Theatre Review: Gandhi and Coconuts @ Arcola Theatre

By Londonist Last edited 93 months ago
Theatre Review: Gandhi and Coconuts @ Arcola Theatre

With the Arcola Theatre about to be turned into luxury flats, this is one of the last plays at its current Dalston location. A beautiful new building has been secured but it will be hard to beat the charm of this converted factory, where you have to walk through a car wash car park to get to its smallest stage. Unfortunately ‘Gandhi and Coconuts’ is an uneven production which isn’t totally sure what it wants to say.

Asha is a lonely housewife, afraid to leave the house during the day and when her husband returns from his mundane job all he wants to do is relax in front of the television. She soon escapes into the India of her imagination when Gandhi and the Hindu gods Shiva and Kali arrive at her door.

Performed in a tiny studio you quickly get a sense of the claustrophobia Asha feels, and the first scenes effectively portray the tedium of the characters’ lives. Gandhi soon appears, and with the hindsight of death realises that he led a boring and regimented life. His advice to Asha is clear, live life to the full. But the arrival of Kali and Shiva is perhaps a little perplexing. This double act offers great comic touches; Kali is particularly engaging as she bullies Shiva for abandoning her and attempts to teach Asha to use her feminine sexuality. Yet too much time is spent on these scenes and Shiva’s pseudo-philosophy at his departure is incomprehensible.

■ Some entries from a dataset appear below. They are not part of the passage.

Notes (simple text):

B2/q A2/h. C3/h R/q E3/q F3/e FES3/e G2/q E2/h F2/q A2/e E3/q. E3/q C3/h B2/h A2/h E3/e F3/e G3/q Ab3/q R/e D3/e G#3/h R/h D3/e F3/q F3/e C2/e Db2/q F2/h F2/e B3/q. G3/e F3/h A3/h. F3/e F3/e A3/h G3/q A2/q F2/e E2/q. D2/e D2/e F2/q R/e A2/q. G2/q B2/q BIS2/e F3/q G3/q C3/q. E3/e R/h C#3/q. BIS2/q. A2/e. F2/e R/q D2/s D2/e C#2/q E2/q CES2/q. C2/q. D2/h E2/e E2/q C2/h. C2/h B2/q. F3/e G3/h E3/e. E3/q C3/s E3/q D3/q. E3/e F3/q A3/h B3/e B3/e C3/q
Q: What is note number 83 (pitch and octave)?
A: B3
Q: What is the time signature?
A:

The final act is far more precise. As Asha’s husband attempts to force her to take anti-depressants their relationship breaks down. Asha’s guests are revealed to be more than harmless fantasy and Gandhi’s advice, sinister temptation. At the heart of ‘Gandhi and Coconuts’ is a couple’s struggle to fit into a foreign world, a world were the sacrifices
have become too heavy. It’s just a shame this important message is occasionally lost in
playful fantasy.

Gandhi and Coconuts is on at the Arcola Theatre until Dec 18th, tickets from £10.